Records to process>
------------------------------------------------

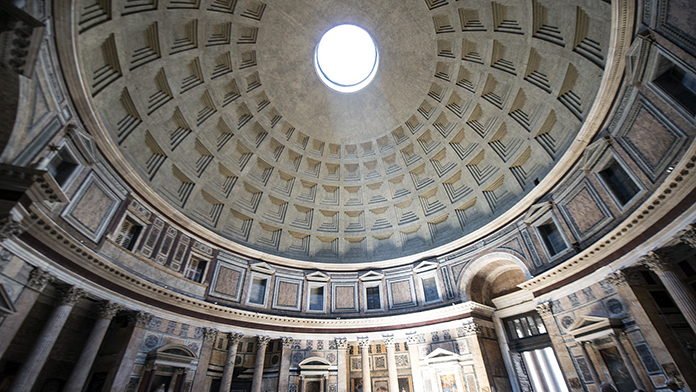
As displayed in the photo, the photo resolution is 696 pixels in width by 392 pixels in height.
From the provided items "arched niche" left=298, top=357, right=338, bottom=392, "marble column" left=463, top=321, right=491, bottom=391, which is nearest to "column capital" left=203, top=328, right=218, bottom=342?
"arched niche" left=298, top=357, right=338, bottom=392

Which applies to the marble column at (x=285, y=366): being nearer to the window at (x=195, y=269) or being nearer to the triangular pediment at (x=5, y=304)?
the window at (x=195, y=269)

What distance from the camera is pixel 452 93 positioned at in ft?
70.7

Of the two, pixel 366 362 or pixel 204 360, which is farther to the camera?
pixel 366 362

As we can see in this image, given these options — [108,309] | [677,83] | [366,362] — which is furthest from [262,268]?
[677,83]

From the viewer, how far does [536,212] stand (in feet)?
56.3

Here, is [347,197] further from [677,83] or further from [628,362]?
[677,83]

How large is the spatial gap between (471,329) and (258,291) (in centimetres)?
1416

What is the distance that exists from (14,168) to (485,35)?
2188 centimetres

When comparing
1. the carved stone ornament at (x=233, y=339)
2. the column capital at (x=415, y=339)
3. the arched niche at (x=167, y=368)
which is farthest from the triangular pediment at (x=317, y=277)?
the arched niche at (x=167, y=368)

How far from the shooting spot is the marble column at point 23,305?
9.59 m

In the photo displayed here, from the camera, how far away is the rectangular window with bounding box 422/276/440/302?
2129cm

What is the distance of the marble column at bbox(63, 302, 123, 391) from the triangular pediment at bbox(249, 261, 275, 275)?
8.30 metres

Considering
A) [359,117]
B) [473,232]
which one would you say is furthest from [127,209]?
[473,232]

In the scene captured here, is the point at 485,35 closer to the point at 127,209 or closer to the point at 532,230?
the point at 532,230
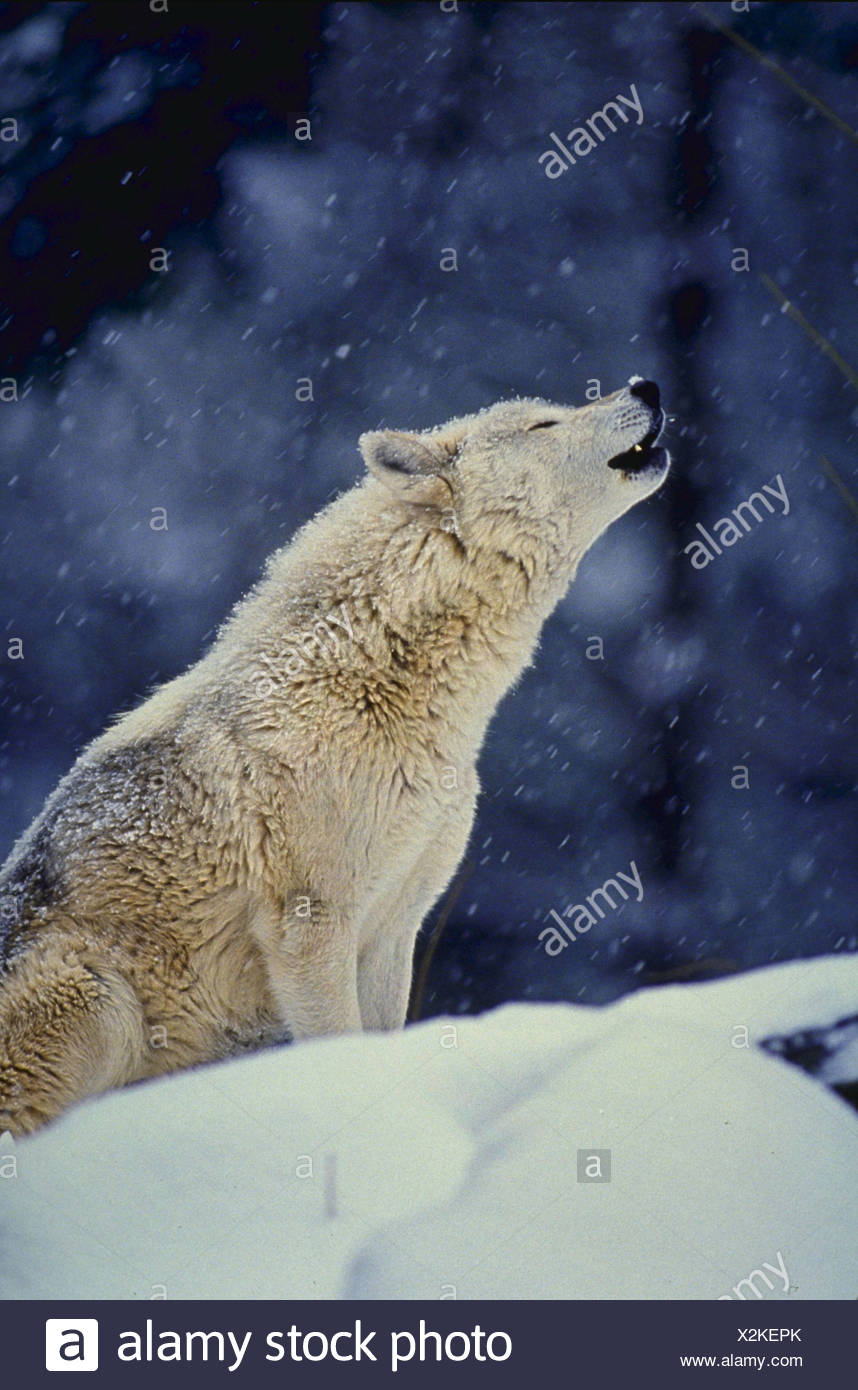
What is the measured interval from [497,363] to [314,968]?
13.7ft

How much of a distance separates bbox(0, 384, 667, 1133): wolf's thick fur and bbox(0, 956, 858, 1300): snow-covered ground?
259 mm

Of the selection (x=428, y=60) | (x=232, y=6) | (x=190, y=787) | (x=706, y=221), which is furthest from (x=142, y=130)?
(x=190, y=787)

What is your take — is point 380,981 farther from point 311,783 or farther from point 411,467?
point 411,467

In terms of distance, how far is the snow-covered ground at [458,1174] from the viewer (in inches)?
176

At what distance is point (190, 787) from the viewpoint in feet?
15.6

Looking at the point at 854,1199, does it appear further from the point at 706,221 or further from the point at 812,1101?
the point at 706,221

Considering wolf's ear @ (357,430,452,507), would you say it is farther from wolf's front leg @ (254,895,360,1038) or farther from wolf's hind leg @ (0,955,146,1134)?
wolf's hind leg @ (0,955,146,1134)

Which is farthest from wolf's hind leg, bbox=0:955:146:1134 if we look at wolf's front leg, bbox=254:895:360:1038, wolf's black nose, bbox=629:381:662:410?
wolf's black nose, bbox=629:381:662:410

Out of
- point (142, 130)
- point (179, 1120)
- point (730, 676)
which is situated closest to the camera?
point (179, 1120)

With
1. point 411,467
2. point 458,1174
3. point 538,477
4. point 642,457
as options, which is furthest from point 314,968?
point 642,457

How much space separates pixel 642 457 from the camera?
17.0 ft

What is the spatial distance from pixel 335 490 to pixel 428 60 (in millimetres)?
2611

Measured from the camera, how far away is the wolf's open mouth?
5.14m

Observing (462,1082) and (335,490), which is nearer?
(462,1082)
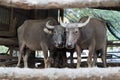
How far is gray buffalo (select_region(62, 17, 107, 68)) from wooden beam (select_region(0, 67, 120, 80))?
204 cm

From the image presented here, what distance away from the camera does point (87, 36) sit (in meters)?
4.98

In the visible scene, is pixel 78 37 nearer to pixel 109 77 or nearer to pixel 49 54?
pixel 49 54

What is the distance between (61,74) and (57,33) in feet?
8.67

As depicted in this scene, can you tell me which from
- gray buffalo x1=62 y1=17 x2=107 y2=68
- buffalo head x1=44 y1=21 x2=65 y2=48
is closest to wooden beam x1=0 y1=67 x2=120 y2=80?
gray buffalo x1=62 y1=17 x2=107 y2=68

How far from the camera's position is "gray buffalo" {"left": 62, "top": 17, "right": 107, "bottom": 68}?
4508 mm

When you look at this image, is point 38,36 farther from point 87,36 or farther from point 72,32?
point 72,32

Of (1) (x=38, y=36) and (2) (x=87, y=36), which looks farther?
(1) (x=38, y=36)

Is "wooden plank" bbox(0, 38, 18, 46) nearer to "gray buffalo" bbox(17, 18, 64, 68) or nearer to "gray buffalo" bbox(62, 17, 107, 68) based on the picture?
"gray buffalo" bbox(17, 18, 64, 68)

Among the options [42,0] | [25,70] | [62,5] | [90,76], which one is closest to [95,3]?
[62,5]

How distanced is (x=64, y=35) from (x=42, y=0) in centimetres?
232

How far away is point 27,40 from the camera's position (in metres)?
5.41

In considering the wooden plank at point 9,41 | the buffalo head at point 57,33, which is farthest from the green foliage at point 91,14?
the buffalo head at point 57,33

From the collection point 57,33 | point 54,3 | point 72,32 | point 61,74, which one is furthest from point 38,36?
point 61,74

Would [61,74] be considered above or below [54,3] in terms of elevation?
below
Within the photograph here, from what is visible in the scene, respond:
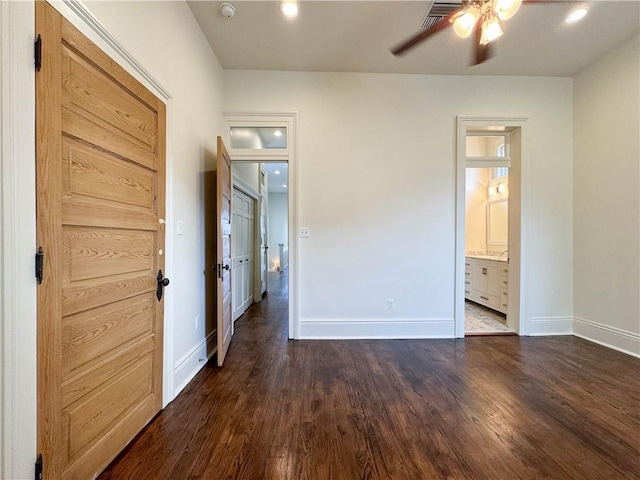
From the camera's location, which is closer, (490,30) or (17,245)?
(17,245)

------------------------------------------------

The request> Retype all of the records above word for word, leaving out the pictures.

Answer to this exercise>
As displayed in the photo, the photo resolution is 696 pixels in width by 392 pixels in height.
From the provided items "arched niche" left=298, top=357, right=338, bottom=392, "marble column" left=463, top=321, right=491, bottom=391, which is nearest to "column capital" left=203, top=328, right=218, bottom=342?
"arched niche" left=298, top=357, right=338, bottom=392

Which applies to the marble column at (x=285, y=366): being nearer to the window at (x=195, y=269) or being nearer to the triangular pediment at (x=5, y=304)?
the window at (x=195, y=269)

What distance from the camera is pixel 452 93 positioned at in ft?
70.7

Of the two, pixel 366 362 or pixel 204 360, which is farther to the camera?
pixel 366 362

As we can see in this image, given these options — [108,309] | [677,83] | [366,362] — which is furthest from [262,268]?
[677,83]

From the viewer, how far does [536,212] stand (in feet)?
56.3

Here, is [347,197] further from [677,83] or further from [628,362]?
[677,83]

How large is the spatial gap between (471,329) and (258,291) (in centimetres)?
1416

What is the distance that exists from (14,168) to (485,35)?
2188 centimetres

When comparing
1. the carved stone ornament at (x=233, y=339)
2. the column capital at (x=415, y=339)
3. the arched niche at (x=167, y=368)
which is farthest from the triangular pediment at (x=317, y=277)?
the arched niche at (x=167, y=368)

How far from the shooting spot is the marble column at point 23,305?
9.59 m

In the photo displayed here, from the camera, how far away is the rectangular window with bounding box 422/276/440/302?
2129cm

What is the distance of the marble column at bbox(63, 302, 123, 391) from the triangular pediment at bbox(249, 261, 275, 275)?
8.30 metres

Considering
A) [359,117]
B) [473,232]
which one would you say is furthest from [127,209]?
[473,232]

In the scene captured here, is the point at 485,35 closer to the point at 127,209 or closer to the point at 532,230?
the point at 532,230
What is the measured interval from [497,363] to [314,968]?
13.7ft

How much of a distance separates bbox(0, 384, 667, 1133): wolf's thick fur and bbox(0, 956, 858, 1300): snow-covered ground?
259 mm

Of the selection (x=428, y=60) | (x=232, y=6) | (x=190, y=787) | (x=706, y=221), which is furthest from (x=142, y=130)?
(x=190, y=787)

What is your take — is point 380,981 farther from point 311,783 or farther from point 411,467?
point 411,467

In terms of distance, how far is the snow-covered ground at [458,1174] from the viewer (in inches)?
176

At what distance is point (190, 787) from the viewpoint in feet?
15.6

Looking at the point at 854,1199, does it appear further from the point at 706,221 or further from the point at 812,1101?
the point at 706,221

Considering wolf's ear @ (357,430,452,507), would you say it is farther from wolf's front leg @ (254,895,360,1038) or farther from wolf's hind leg @ (0,955,146,1134)?
wolf's hind leg @ (0,955,146,1134)

Which is farthest from wolf's hind leg, bbox=0:955:146:1134 if we look at wolf's front leg, bbox=254:895:360:1038, wolf's black nose, bbox=629:381:662:410?
wolf's black nose, bbox=629:381:662:410

Out of
- point (142, 130)
- point (179, 1120)
- point (730, 676)
which is situated closest to the camera?
point (179, 1120)

With
1. point 411,467
2. point 458,1174
3. point 538,477
4. point 642,457
as options, which is furthest from point 314,968?
point 642,457

How much space separates pixel 642 457 from the camera?
17.0 ft

What is the spatial distance from pixel 335 490 to pixel 428 60 (in millimetres)?
2611

Measured from the camera, how far away is the wolf's open mouth?
5.14m

Observing (462,1082) and (335,490), which is nearer?
(462,1082)
How far is gray buffalo (select_region(62, 17, 107, 68)) from wooden beam (select_region(0, 67, 120, 80))?
204 cm

From the image presented here, what distance away from the camera does point (87, 36) sit (in meters)?
4.98

In the visible scene, is pixel 78 37 nearer to pixel 109 77 or nearer to pixel 49 54?
pixel 49 54

What is the distance between (61,74) and (57,33) in feet?
8.67

As depicted in this scene, can you tell me which from
- gray buffalo x1=62 y1=17 x2=107 y2=68
- buffalo head x1=44 y1=21 x2=65 y2=48
is closest to wooden beam x1=0 y1=67 x2=120 y2=80?
gray buffalo x1=62 y1=17 x2=107 y2=68

How far from the camera's position is "gray buffalo" {"left": 62, "top": 17, "right": 107, "bottom": 68}?
4508 mm

When you look at this image, is point 38,36 farther from point 87,36 or farther from point 72,32?
point 72,32

Of (1) (x=38, y=36) and (2) (x=87, y=36), which looks farther?
(1) (x=38, y=36)

Is "wooden plank" bbox(0, 38, 18, 46) nearer to "gray buffalo" bbox(17, 18, 64, 68) or nearer to "gray buffalo" bbox(62, 17, 107, 68) based on the picture?
"gray buffalo" bbox(17, 18, 64, 68)

Among the options [42,0] | [25,70] | [62,5] | [90,76], which one is closest to [95,3]?
[62,5]

How distanced is (x=64, y=35) from (x=42, y=0) in centimetres?
232

How far away is point 27,40 from the camera's position (in metres)?
5.41

In considering the wooden plank at point 9,41 | the buffalo head at point 57,33, which is farthest from the green foliage at point 91,14?
the buffalo head at point 57,33

From the collection point 57,33 | point 54,3 | point 72,32 | point 61,74, which one is furthest from point 38,36?
point 61,74

Would [61,74] be considered above or below [54,3] in terms of elevation?
below
Within the photograph here, from what is visible in the scene, respond:
From the camera's location, which is closer, (490,30) or (17,245)?
(17,245)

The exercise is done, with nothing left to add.